Climate-friendly cooling could cut years of greenhouse gas emissions and save trillions

As the need for cooling rises, energy-efficient, climate-friendly appliances are critical to reaching the Paris Agreement goals. Experts are urging the world to focus on improved cooling in post-pandemic recovery plans.

About 3.6 billion appliances are in use now — but 14 billion will be required by 2050 to meet global cooling needs.

Coordinated international action on energy-efficient, climate-friendly cooling could avoid as much as 460 billion tonnes of greenhouse gas emissions – roughly equal to eight years of global emissions at 2018 levels – over the next four decades, according to the United Nations Environment Programme (UNEP) and the International Energy Agency (IEA).

Reductions of between 210 and 460 billion tonnes of CO2-equivalent emissions can be delivered over the next four decades through actions to improve the cooling industry’s energy efficiency together with the transition to climate-friendly refrigerants, writes a statement.

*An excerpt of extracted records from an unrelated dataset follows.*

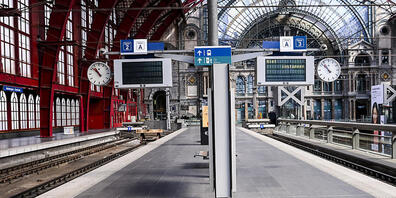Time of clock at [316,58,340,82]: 10:52
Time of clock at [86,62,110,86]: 10:52
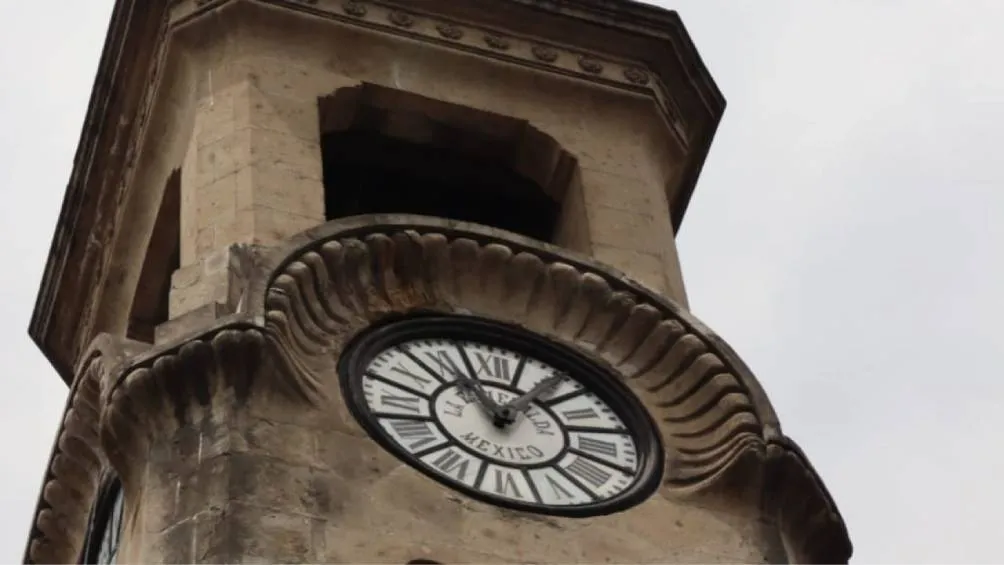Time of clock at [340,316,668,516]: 11:07
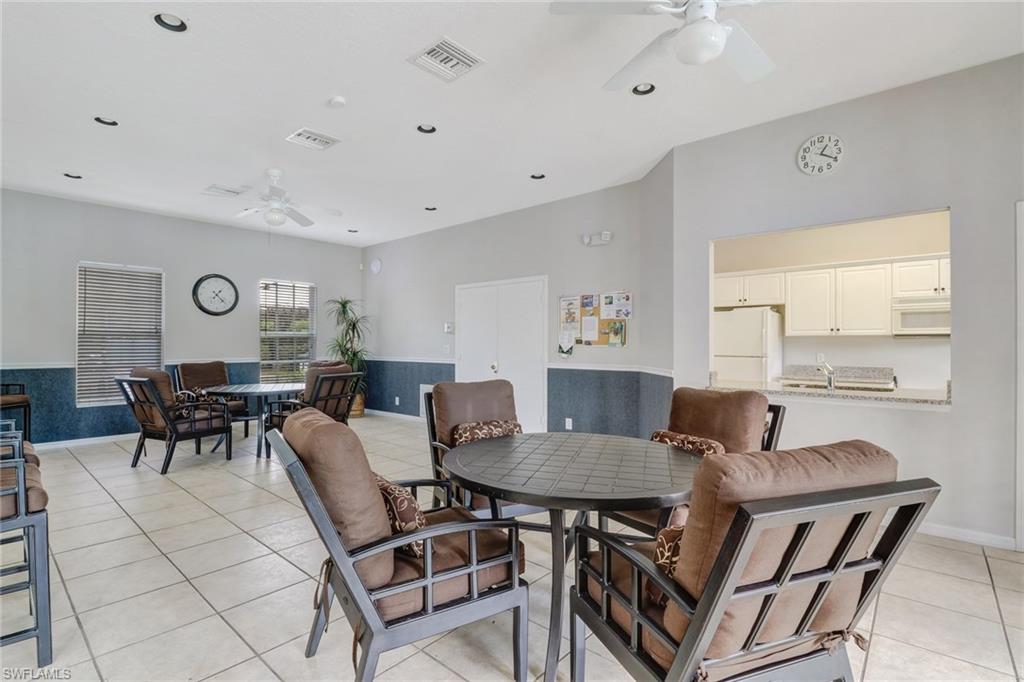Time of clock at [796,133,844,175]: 1:19
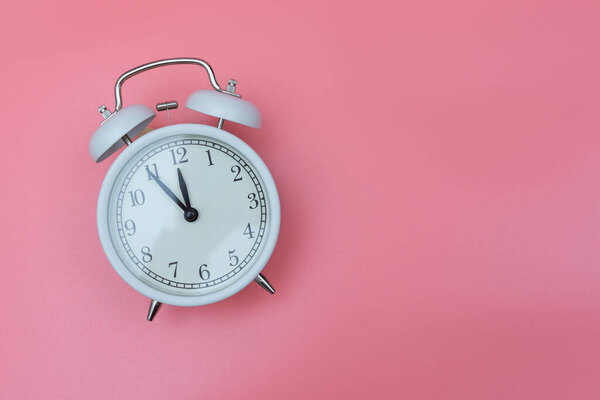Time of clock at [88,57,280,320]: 11:54
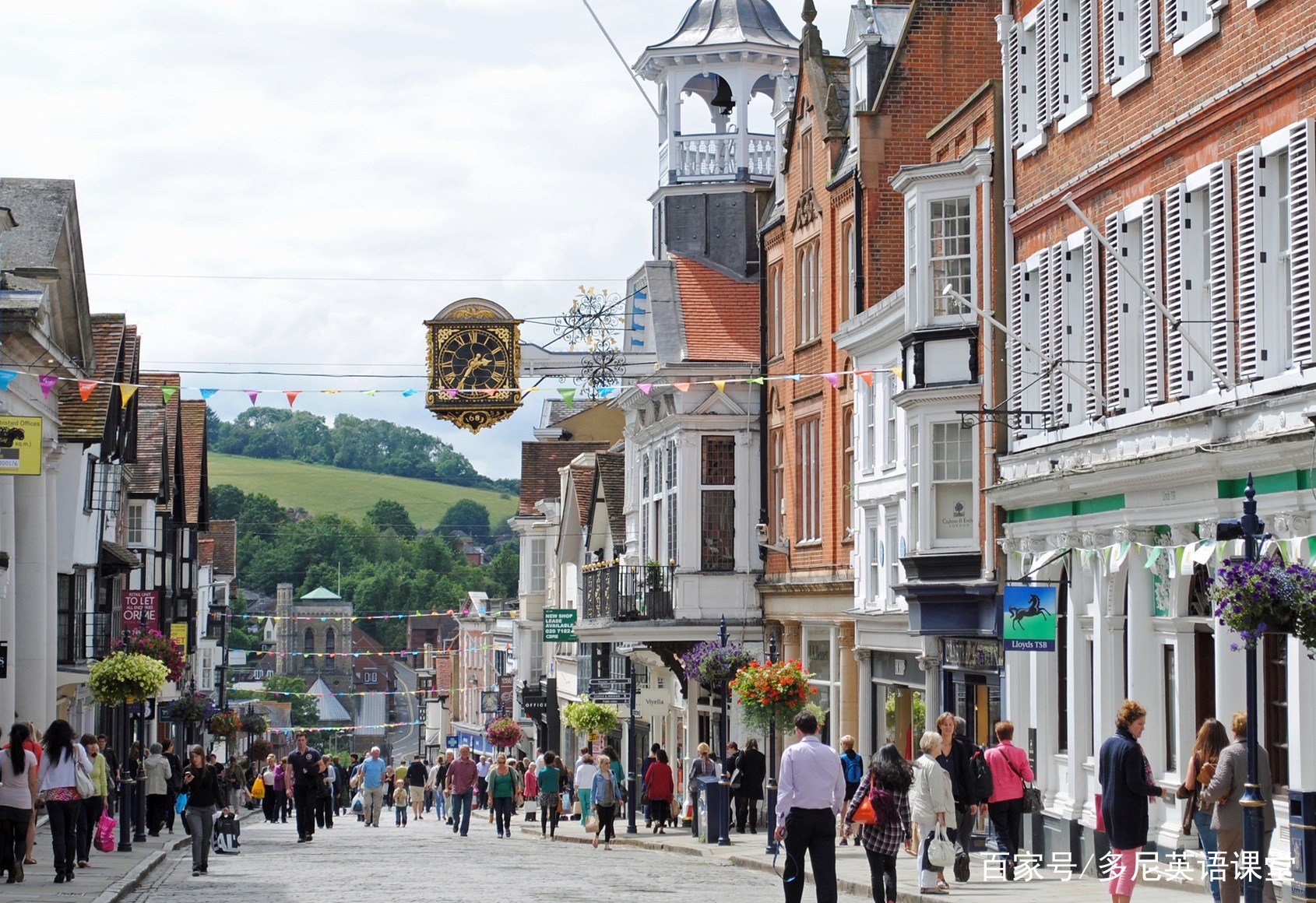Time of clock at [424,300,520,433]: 2:35
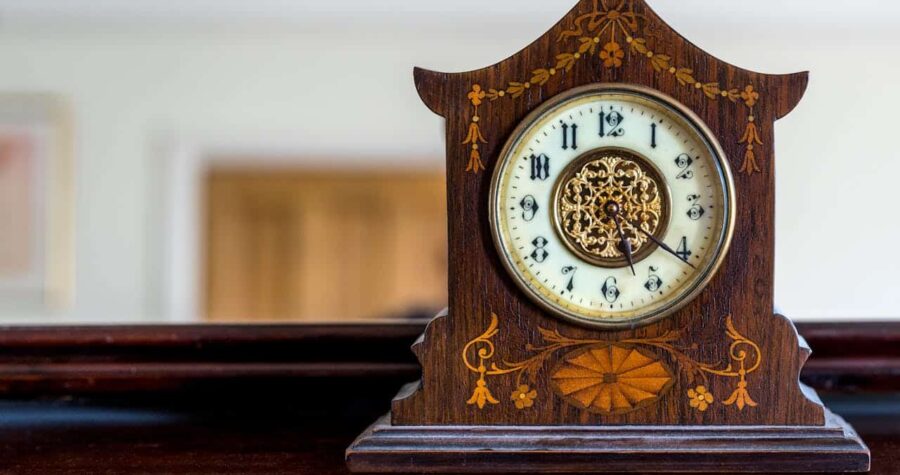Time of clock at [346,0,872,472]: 5:20
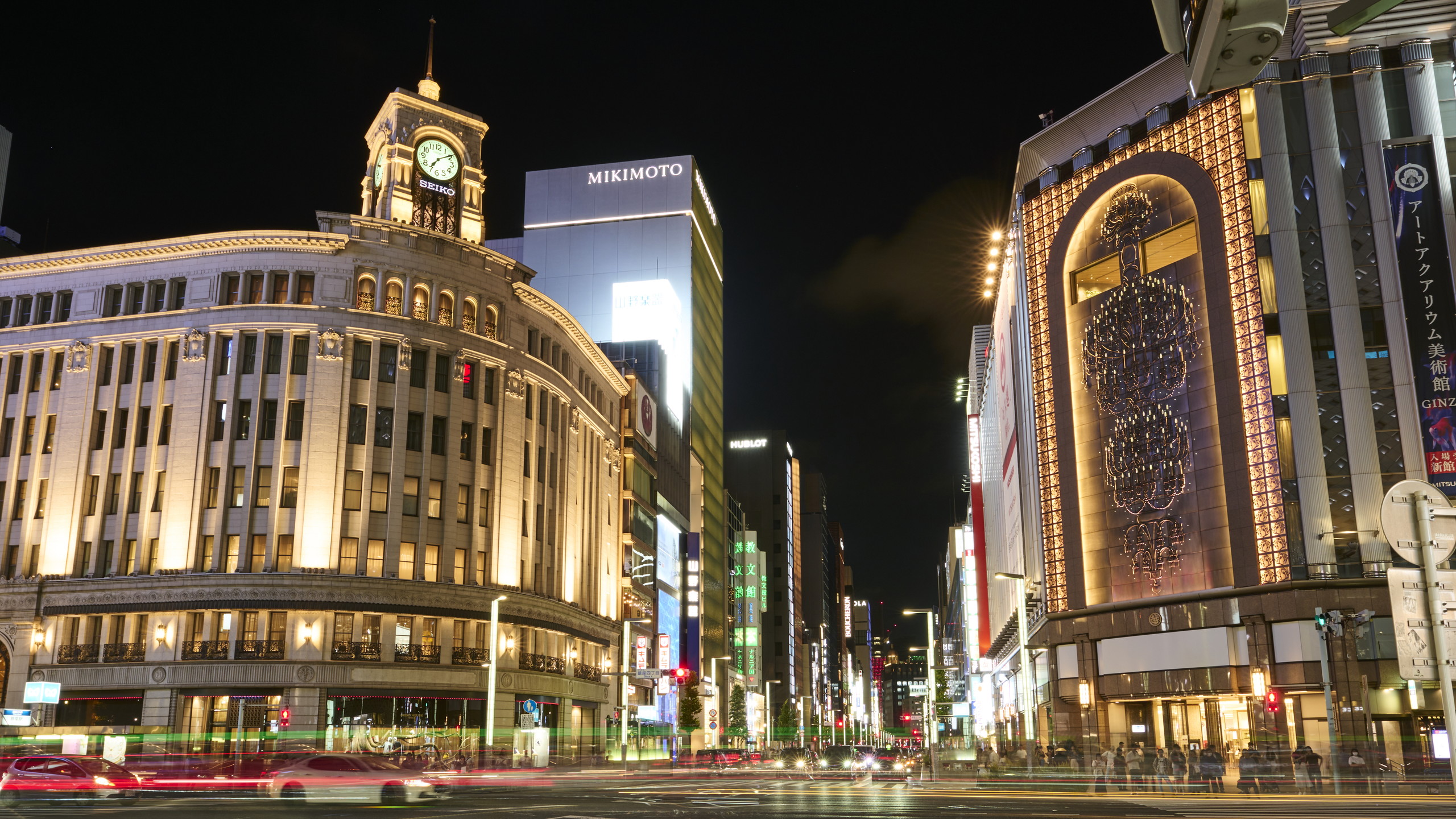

The report says countries can institutionalize many of these actions by integrating them into their implementation of the Kigali Amendment to the Montreal Protocol. Signatories to the Kigali Amendment have agreed to reduce the production and use of climate-warming refrigerant gases known as hydrofluorocarbons (HFCs), which has the potential to avoid as much as 0.4°C of global warming by 2100.

As nations invest in COVID-19 recovery, they have an opportunity to use their resources wisely to reduce climate change, protect nature and reduce risks of further pandemics, says UNEP.

The report highlights the importance of cooling to maintaining healthy communities; fresh vaccines and food; a stable energy supply, and productive economies. The essential nature of cooling services is underlined by the COVID-19 pandemic, as temperature-sensitive vaccines will require quick deployment around the globe.

However, increasing demand for cooling is contributing significantly to climate change. This is the result of the emissions of HFCs, CO2, and black carbon from the mostly fossil fuel-based energy that powers air conditioners and other cooling equipment.

The IEA estimates that doubling the energy efficiency of air conditioning by 2050 would reduce the need for 1,300 gigawatts of additional electricity generation capacity to meet peak demand – the equivalent of all the coal-fired power generation capacity in China and India in 2018. Worldwide, doubling the energy efficiency of air conditioners could save up to USD 2.9 trillion by 2050 in reduced electricity generation, transmission and distribution costs alone.